== Set of tasks ==
A) In the reading module, what kind of wine does the host serve?
B) Transcribe the part of the reading module starting with "SUBJECT: Own vision" and going on through "host's Canary wine?".

== Source document ==

READING MODULE 1

15 / DEC / 2005

By: GASPAR JULIO NAVARRO AMADOR

SUBJECT: Own vision and interpretation of John Keats’ poem “Lines on the Mermaid Tavern”

LINES ON THE MERMAID TAVERN

 

Souls of Poets dead and gone,
What Elysium have ye known,
Happy field or mossy cavern,
Choicer than the Mermaid Tavern?
Have ye tippled drink more fine
Than mine host's Canary wine?
Or are fruits of Paradise
Sweeter than those dainty pies
Of venison? O generous food!
Drest as though bold Robin Hood
Would, with his maid Marian,
Sup and bowse from horn and can.

I have heard that on a day
Mine host's sign-board flew away,
Nobody knew whither, till
An astrologer's old quill
To a sheepskin gave the story,
Said he saw you in your glory,
Underneath a new old sign
Sipping beverage divine,
And pledging with contented smack
The Mermaid in the Zodiac.

== Supplied information ==
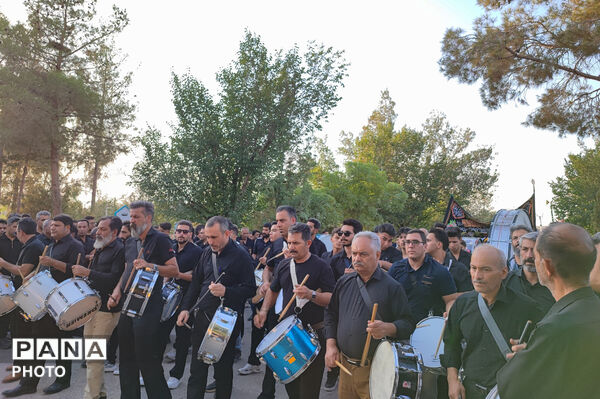 سوگواری حسینی در ابرکوه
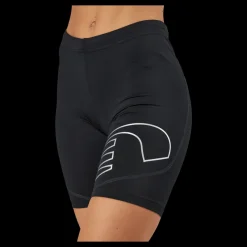 Newline Short Tight Women Black Svart Outlet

== Solutions by task ==
A) Canary wine.

B)
SUBJECT: Own vision and interpretation of John Keats’ poem “Lines on the Mermaid Tavern”

LINES ON THE MERMAID TAVERN

 

Souls of Poets dead and gone,
What Elysium have ye known,
Happy field or mossy cavern,
Choicer than the Mermaid Tavern?
Have ye tippled drink more fine
Than mine host's Canary wine?